[The data Boundary: Start]

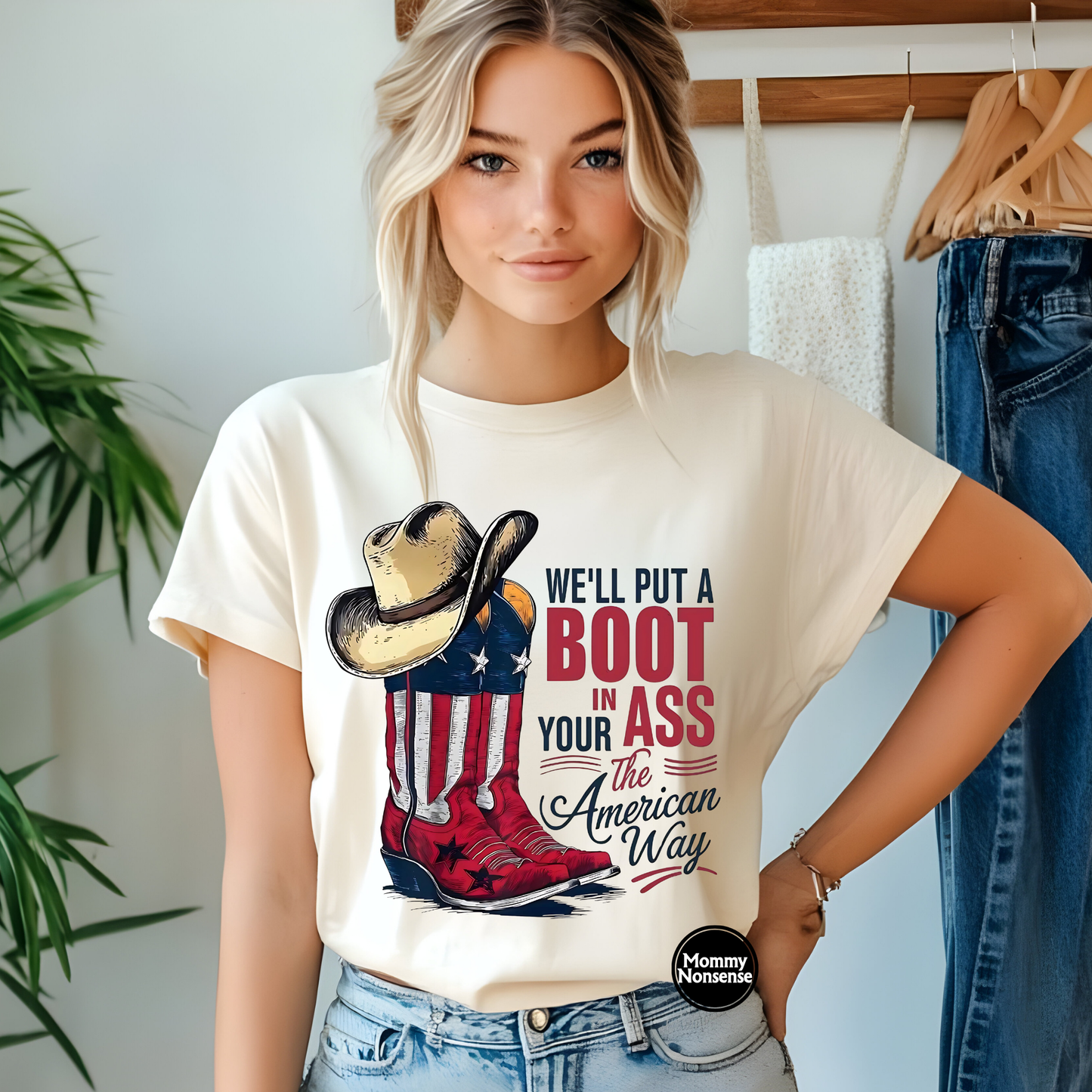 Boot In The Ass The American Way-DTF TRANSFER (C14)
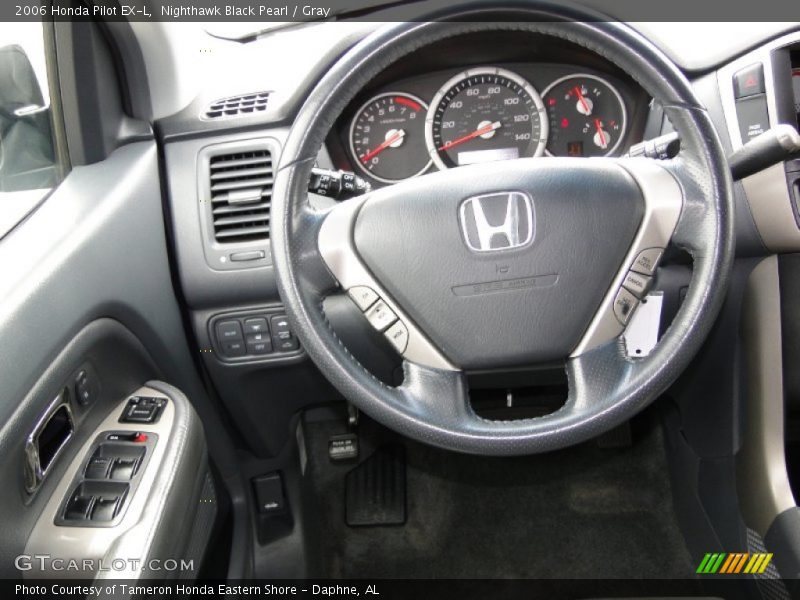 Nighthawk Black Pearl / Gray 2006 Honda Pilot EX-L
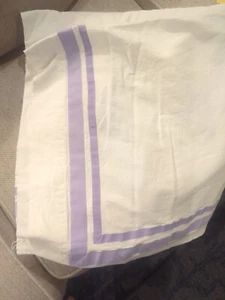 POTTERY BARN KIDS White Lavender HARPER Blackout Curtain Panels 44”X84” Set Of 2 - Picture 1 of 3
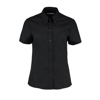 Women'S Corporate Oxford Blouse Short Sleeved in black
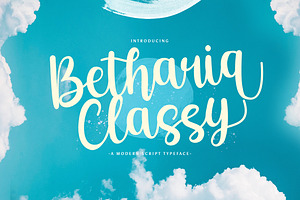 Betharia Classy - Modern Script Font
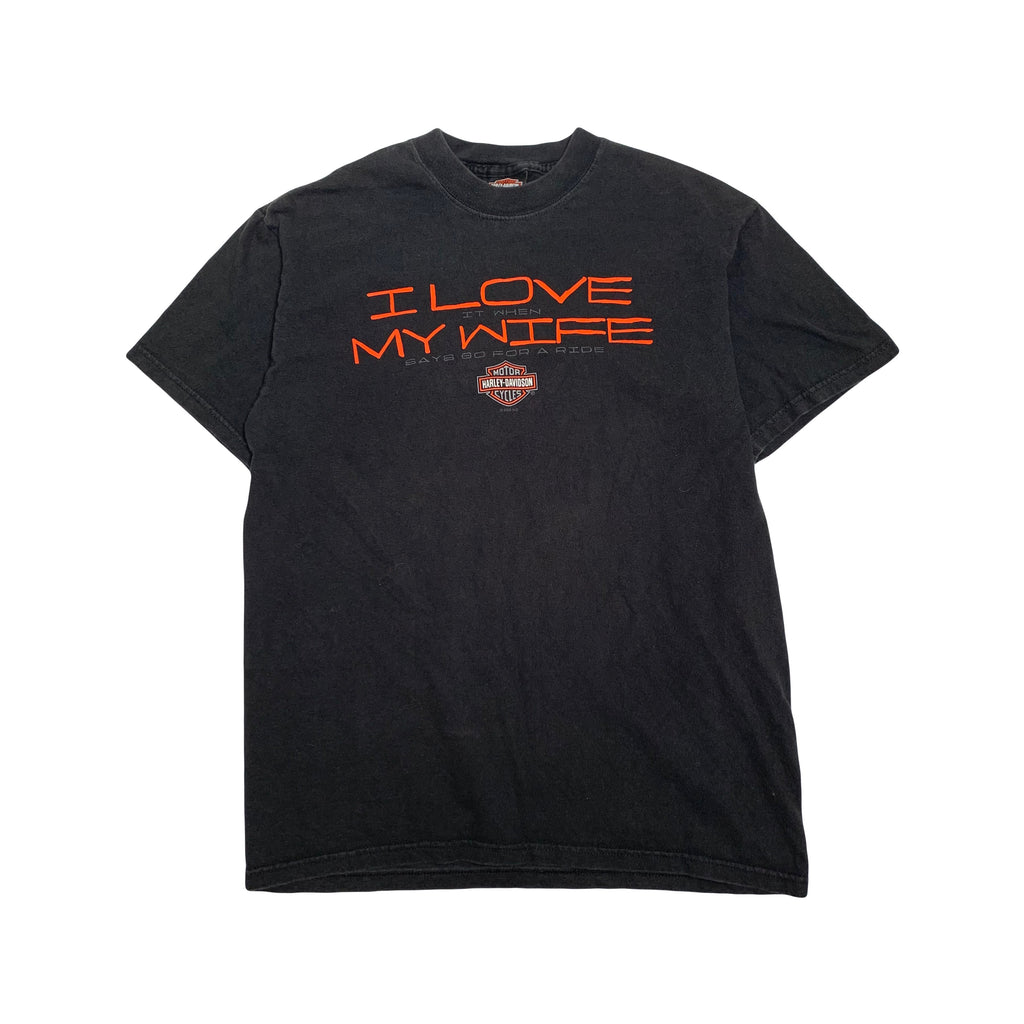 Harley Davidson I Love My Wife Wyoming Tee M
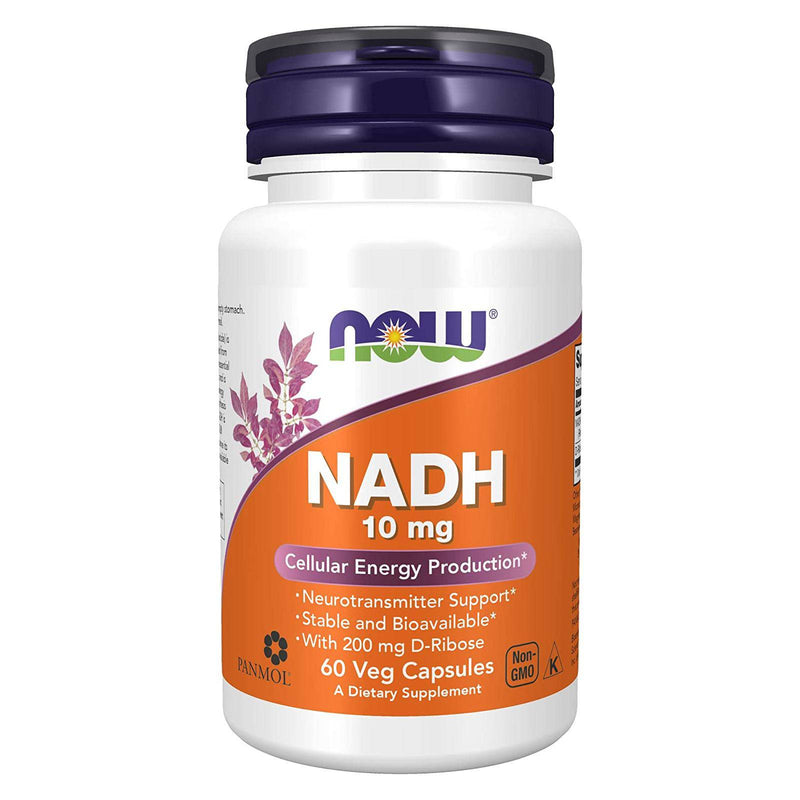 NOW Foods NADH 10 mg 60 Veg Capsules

[The data Boundary: End]

▶ _Work instruction_
Render the records above as a JSON list of strings, one string per line and no blank lines. Leave the pictures out of the answer and keep only the text of each line.

▶ _Solution for this task_
[
  " Boot In The Ass The American Way-DTF TRANSFER (C14)",
  " Nighthawk Black Pearl / Gray 2006 Honda Pilot EX-L",
  " POTTERY BARN KIDS White Lavender HARPER Blackout Curtain Panels 44”X84” Set Of 2 - Picture 1 of 3",
  " Women'S Corporate Oxford Blouse Short Sleeved in black",
  " Betharia Classy - Modern Script Font",
  " Harley Davidson I Love My Wife Wyoming Tee M",
  " NOW Foods NADH 10 mg 60 Veg Capsules"
]